Computational complexity of least square regression operation

For a least squares regression with $N$ training examples and $C$ features, it takes:

  • $O(C^2N)$ to multiply $X^T$ by $X$
  • $O(CN)$ to multiply $X^T$ by $Y$
  • $O(C^3)$ to compute the LU (or Cholesky) factorization of $X^TX$ and use that to compute the product $(X^TX)^{-1} (X^TY)$

Asymptotically, $O(C^2N)$ dominates $O(CN)$ so we can forget the $O(CN)$ part.

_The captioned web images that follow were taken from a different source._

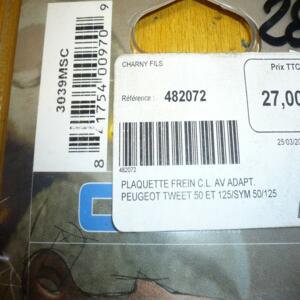 Plaquette Frein Av CARBONE LORRAINE 3039MSC peugeot sym PGO 50 100 110 125 150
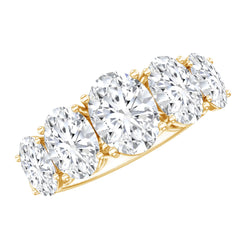 Lab Grown Diamond 5 Stone Statement Ring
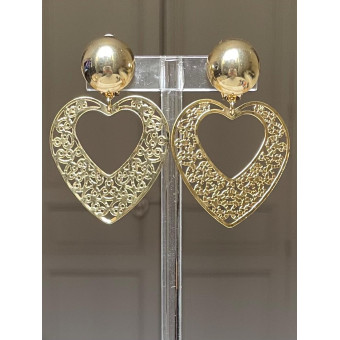 COEUR métal doré - Francine BRAMLI Paris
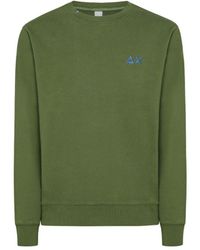 Sun 68 - Crew Neck Sweatshirt Verdone F34103 - Lyst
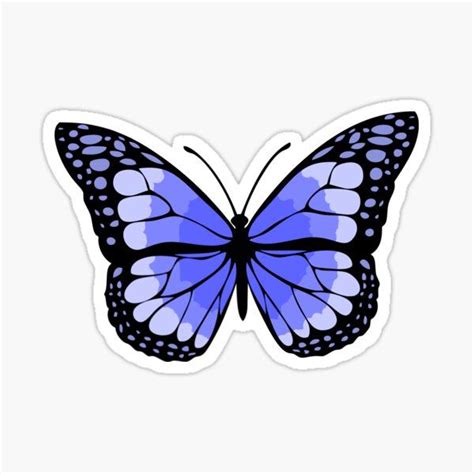 These are some of the images that we found within the public domain for your blue monarch butterfly aesthetic keyword. blue butterfly sticker in 2020 | Aesthetic stickers, Print stickers, Tumblr stickers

Since you're using the normal equation I will assume that $N>C$ - otherwise the matrix $X^T X$ would be singular (and hence non-invertible), which means that $O(C^2N)$ asymptotically dominates $O(C^3)$.

Therefore the total time complexity is $O(C^2N)$. You should note that this is only the asymptotic complexity - in particular, for $C$, $N$ smallish you may find that computing the LU or Cholesky decomposition of $X^T X$ takes significantly longer than multiplying $X^T$ by $X$.

Edit: Note that if you have two datasets with the same features, labeled 1 and 2, and you have already computed $X_1^T X_1$, $X_1^TY_1$ and $X_2^TX_2$, $X_2^TY_2$ then training the combined dataset is only $O(C^3)$ since you just add the relevant matrices and vectors, and then solve a $C\times C$ linear system.

In particular this allows you do to very fast bootstrap, jackknife and cross-validation when you are training an OLS regression (or variants like ridge regression, lasso, constrained OLS etc).